In some embodiments of any one of the methods disclosed herein, the set of nucleic acid probes can be designed to cover one or more target genomic regions comprising at least or up to about 500 nucleobases, at least or up to about 1 kilobase (kb), at least or up to about 2 kb, at least or up to about 3 kb, at least or up to about 4 kb, at least or up to about 5 kb, at least or up to about 6 kb, at least or up to about 7 kb, at least or up to about 8 kb, at least or up to about 9 kb, at least or up to about 10 kb, at least or up to about 20 kb, at least or up to about 30 kb, at least or up to about 40 kb, at least or up to about 50 kb, at least or up to about 60 kb, at least or up to about 70 kb, at least or up to about 80 kb, at least or up to about 90 kb, at least or up to about 100 kb, at least or up to about 200 kb, at least or up to about 300 kb, at least or up to about 400 kb, or at least or up to about 500 kb.

In some embodiments of any one of the methods disclosed herein, a target genomic region (e.g., a target genomic locus) of the one or more target genomic regions can comprise at most about 200 nucleobases, at most about 300 nucleobases, 400 nucleobases, at most about 500 nucleobases, at most about 600 nucleobases, at most about 700 nucleobases, at most about 800 nucleobases, at most about 900 nucleobases, at most about 1 kb, at most about 2 kb, at most about 3 kb, at most about 4 kb, at most about 5 kb, at most about 6 kb, at most about 7 kb, at most about 8 kb, at most about 9 kb, at most about 10 kb, at most about 11 kb, at most about 12 kb, at most about 13 kb, at most about 14 kb, at most about 15 kb, at most about 16 kb, at most about 17 kb, at most about 18 kb, at most about 19 kb, at most about 20 kb, at most about 25 kb, at most about 30 kb, at most about 35 kb, at most about 40 kb, at most about 45 kb, at most about 50 kb, or at most about 100 kb.

In some embodiments of any one of the methods disclosed herein, the set of nucleic acid probes can comprise at least or up to about 10, at least or up to about 20, at least or up to about 30, at least or up to about 40, at least or up to about 50, at least or up to about 60, at least or up to about 70, at least or up to about 80, at least or up to about 90, at least or up to about 100, at least or up to about 200, at least or up to about 300, at least or up to about 400, at least or up to about 500, at least or up to about 600, at least or up to about 700, at least or up to about 800, at least or up to about 900, at least or up to about 1,000, at least or up to about 2,000, at least or up to about 3,000, at least or up to about 4,000, or at least or up to about 5,000 different nucleic acid probes designed to hybridize to different target nucleic acid sequences.

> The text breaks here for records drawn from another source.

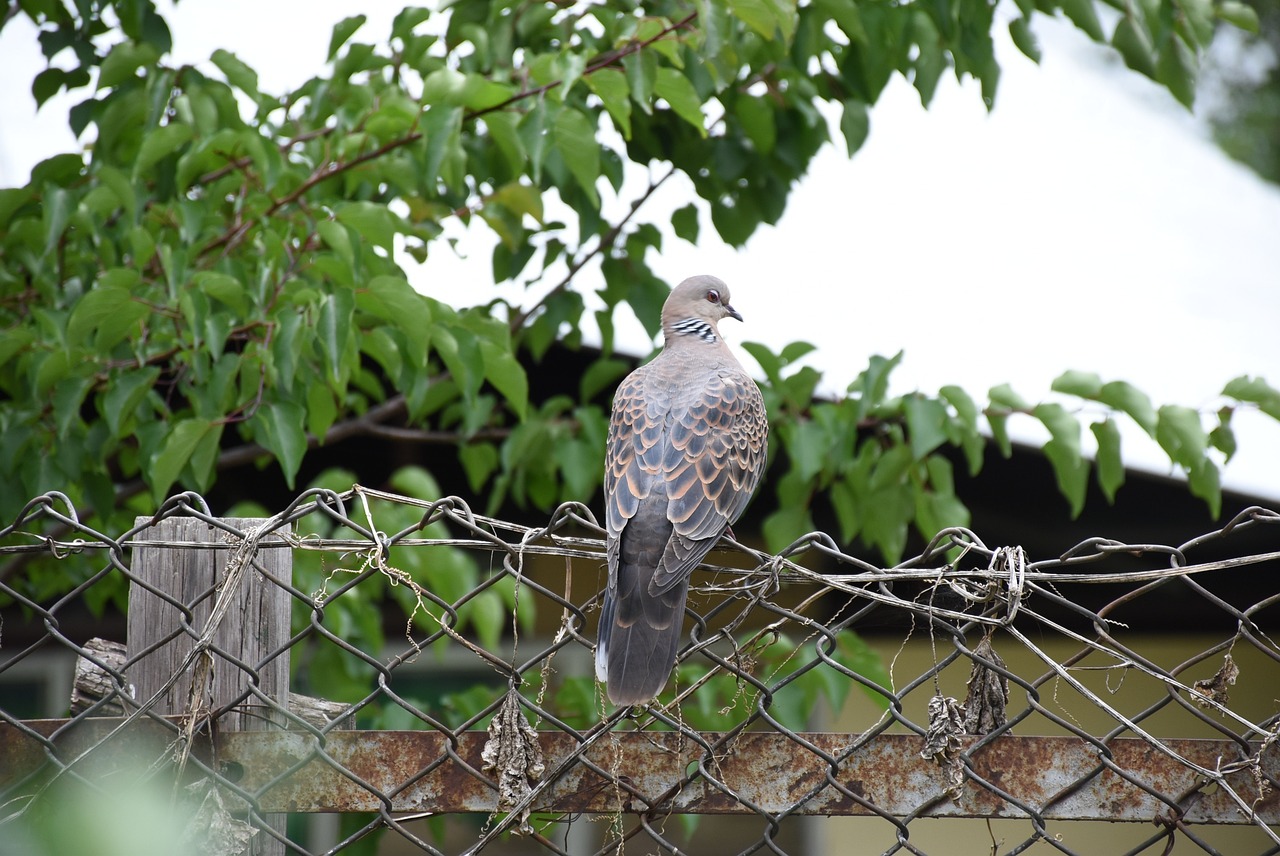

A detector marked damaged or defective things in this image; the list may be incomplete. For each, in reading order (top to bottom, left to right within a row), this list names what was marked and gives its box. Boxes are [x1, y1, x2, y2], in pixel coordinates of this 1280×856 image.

rusted fence post [129, 516, 292, 856]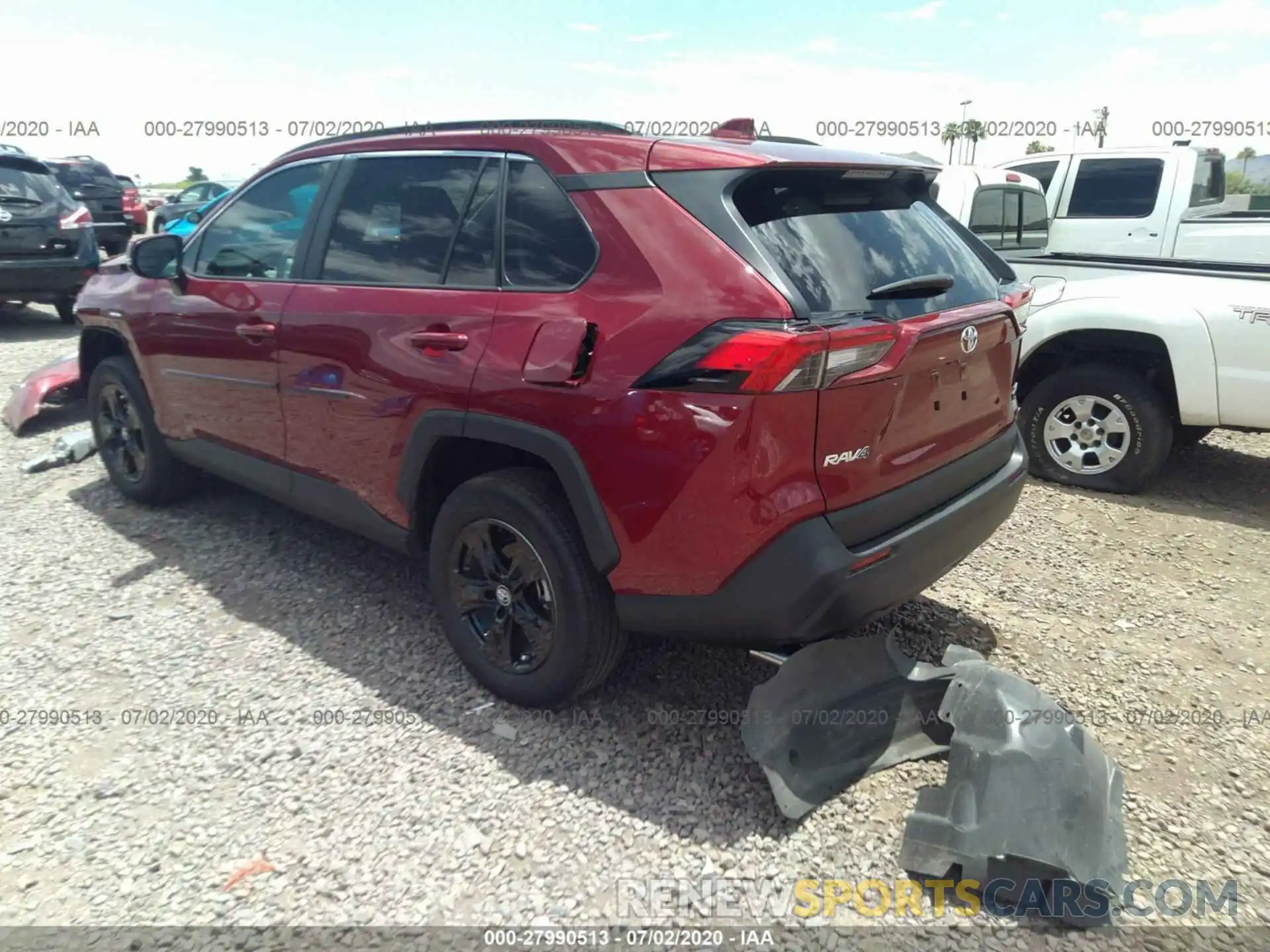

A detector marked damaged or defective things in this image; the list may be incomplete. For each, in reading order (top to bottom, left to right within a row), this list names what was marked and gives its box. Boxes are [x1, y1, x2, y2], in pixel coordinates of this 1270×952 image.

damaged suv [77, 119, 1032, 709]
detached fender liner [616, 426, 1032, 643]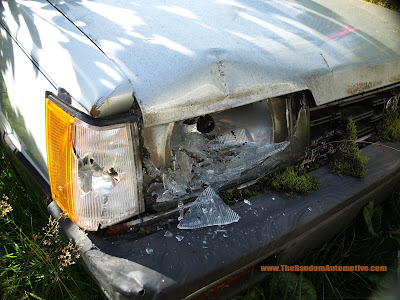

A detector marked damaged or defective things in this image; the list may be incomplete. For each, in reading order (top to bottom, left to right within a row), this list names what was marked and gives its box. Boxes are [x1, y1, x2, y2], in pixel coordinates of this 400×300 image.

dented hood [49, 0, 400, 126]
damaged headlight [46, 95, 143, 230]
broken plastic [178, 188, 241, 230]
shattered glass [178, 188, 241, 230]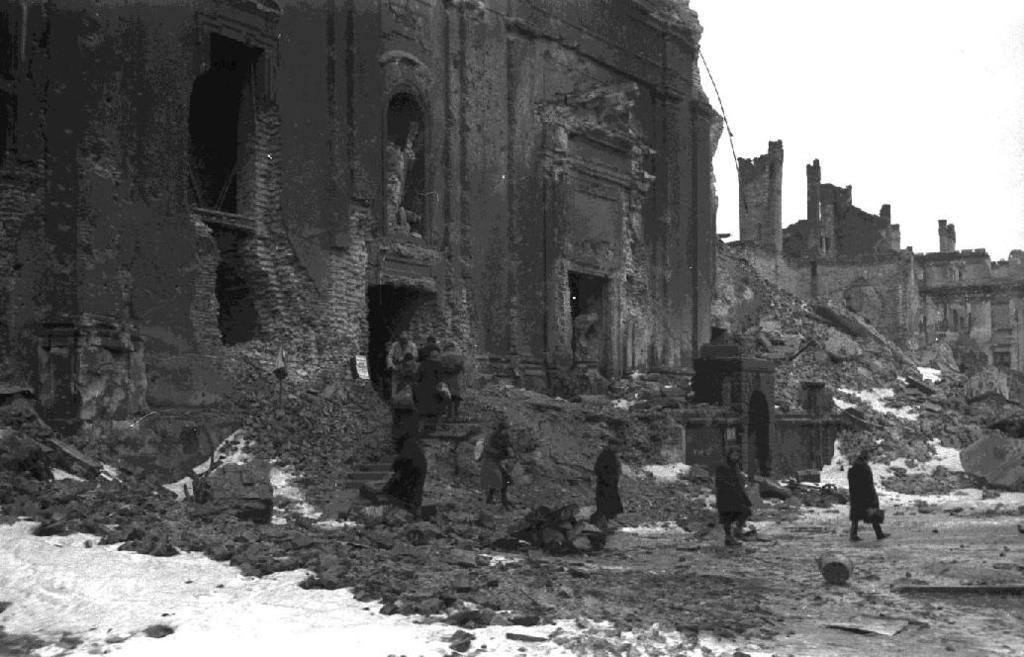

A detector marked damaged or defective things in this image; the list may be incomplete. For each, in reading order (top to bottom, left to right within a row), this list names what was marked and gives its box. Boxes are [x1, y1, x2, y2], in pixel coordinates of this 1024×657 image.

damaged stone gateway [0, 0, 720, 429]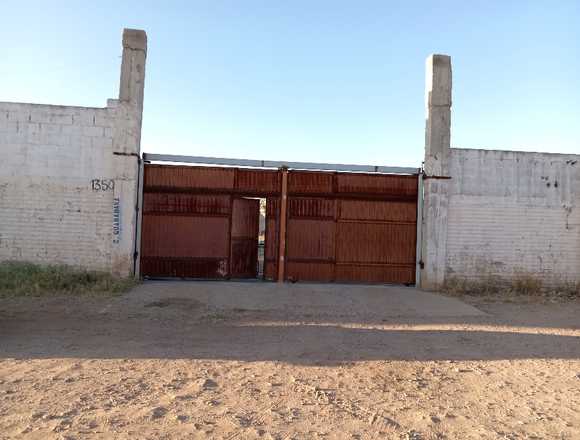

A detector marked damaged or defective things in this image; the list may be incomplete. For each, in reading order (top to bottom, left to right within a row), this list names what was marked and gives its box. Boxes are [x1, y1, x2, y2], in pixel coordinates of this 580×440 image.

rusty metal gate [142, 158, 422, 286]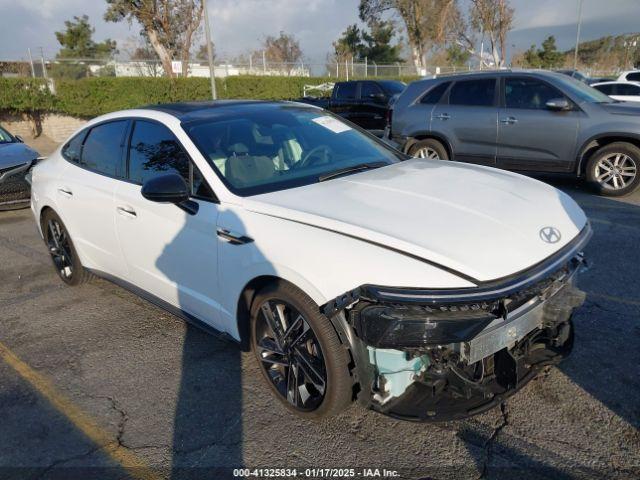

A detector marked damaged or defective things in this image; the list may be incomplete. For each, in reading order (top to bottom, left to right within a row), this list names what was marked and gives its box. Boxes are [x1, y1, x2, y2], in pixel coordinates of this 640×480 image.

damaged front end [324, 225, 592, 420]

In some embodiments of any one of the methods disclosed herein, the set of nucleic acid probes can have a length of at least or up to about 50, at least or up to about 55, at least or up to about 60, at least or up to about 65, at least or up to about 70, at least or up to about 75, at least or up to about 80, at least or up to about 85, at least or up to about 90, at least or up to about 95, or at least or up to about 100 nucleotides.

In one aspect, the present disclosure provides a composition comprising a bait set comprising any one of the set of nucleic acid probes disclosed herein. The composition comprising such bait set can be used for any of the methods disclosed herein. In some cases, the set of nucleic acid probes can be designed to pull down (or capture) cfDNA molecules. In some cases, the set of nucleic acid probes can be designed to pull down (or capture) cfRNA molecules.

In some embodiments, the bait set can comprise a set of nucleic acid probes designed to pull down cell-free nucleic acid (e.g., cfDNA) molecules derived from genomic regions set forth in Table 1. The set of nucleic acid probes can be designed to pull down cell-free nucleic acid molecules derived from at least or up to about 1%, at least or up to about 2%, at least or up to about 3%, at least or up to about 4%, at least or up to about 5%, at least or up to about 6%, at least or up to about 7%, at least or up to about 8%, at least or up to about 9%, at least or up to about 10%, at least or up to about 15%, at least or up to about 20%, at least or up to about 25%, at least or up to about 30%, at least or up to about 35%, at least or up to about 40%, at least or up to about 45%, at least or up to about 50%, at least or up to about 55%, at least or up to about 60%, at least or up to about 65%, at least or up to about 70%, at least or up to about 75%, at least or up to about 80%, at least or up to about 85%, at least or up to about 90%, at least or up to about 95%, at least or up to about 99%, or about 100% of the genomic regions set forth in Table 1. In some cases, the set of nucleic acid probes can be designed to pull down cfDNA molecules. In some cases, the set of nucleic acid probes can be designed to pull down cfRNA molecules.

In some embodiments of any one of the compositions disclosed herein, an individual nucleic acid probe (or each nucleic acid probe) of the set of nucleic acid probes can comprise a pull-down tag. The pull-down tag can be used to enrich a sample (e.g., a sample comprising the plurality of nucleic acid molecules obtained or derived from the subject) for a specific subset (e.g., for cell-free nucleic acid molecules comprising the plurality of phased variants as disclosed herein).

In some cases, pull-down tag can comprise a nucleic acid barcode (e.g., on either or both sides of the nucleic acid probe). By utilizing beads or substrates comprising nucleic acid sequences having complementarity to the nucleic acid barcode, the nucleic acid barcode can be used to pull-down and enrich for any nucleic acid probe that is hybridized to a target cell-free nucleic acid molecule. Alternatively or in addition to, the nucleic acid barcode can be used to identify the target cell-free nucleic acid molecule from any sequencing data (e.g., sequencing by amplification) obtained by using any of the set of nucleic acid probes disclosed herein.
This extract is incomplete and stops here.